§ Stated problem
Pick up the email below about configuring sensor cropping and scaling with S_CROP and S_FMT, and continue it after its last sentence. Leave the data that follows the email alone.

>> begin Source text

I remember reading this long time ago but I didn't have anything to add to
it.

On Fri, Sep 16, 2011 at 11:27:35PM +0200, Guennadi Liakhovetski wrote:
> Hi all
> 
> I've been re-thinking (yes, again...) our classical 2-step geometry 
> configuration (let's leave COMPOSE and friends aside for now) per S_FMT 
> and S_CROP, and came to the conclusion, that passing the pixel format with 
> the scaling configuration (S_FMT) is a bad idea.
> 
> Let's take CAPTURE as an example, and let's use the "sensor" terminology, 
> even though the same basically applies to other video data sources.
> 
> Considering just the two geometries - a cropped window on the sensor and 
> an output frame, it is logical to first configure the input, and then the 
> output, because at least on the hardware, where you have to write scaling 
> factors into registers, and not just output sizes, you would have to 
> recalculate those factors, if cropping were to be applied after scaling.

>> end Source text
>> begin Provided material

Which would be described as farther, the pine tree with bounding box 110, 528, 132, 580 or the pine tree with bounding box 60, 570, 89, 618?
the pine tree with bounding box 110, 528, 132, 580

>> end Provided material

§ Exercise response
> In other words, output depends on the input, but not the other way 
> round:-)
> 
> But S_FMT also passes the pixel format with it, and if you change the 
> pixel format, your cropping capabilities might change too. This might not 
> be very obvious for raw sensors, but it is quite possible for various 
> video data processing devices, like resizers, etc.
> 
> Therefore, I think, the best order would be:
> 
> (1) set pixel format (fourcc / mediabus code)
> (2) set crop
> (3) set scale
> 
> I know we cannot change this in V4L2 anymore, so, this might be something 
> for V4L3;-) But what we could do is at least redesign our subdevice APIs 
> to separate the .s_fmt() method into two operations.

Depending on the device, there often are multiple scalers and cropping can
also be done in multiple cases --- e.g. on SMIA sensor and OMAP 3 ISP there
are almost ten different places you can do it, even if the drivers don't
support much of it. Most of the time you can just advertise the resolutions
which are available on all formats and still be safe.

What comes to subdevs, my current proposal on selection ioctl on subdevs
suggests compose rectangle to define the scaling factor on the sink pad. If
it was the source pad, you could differentiate the differing scaling 
functionality to two different pads. This could be considered a hack,
though.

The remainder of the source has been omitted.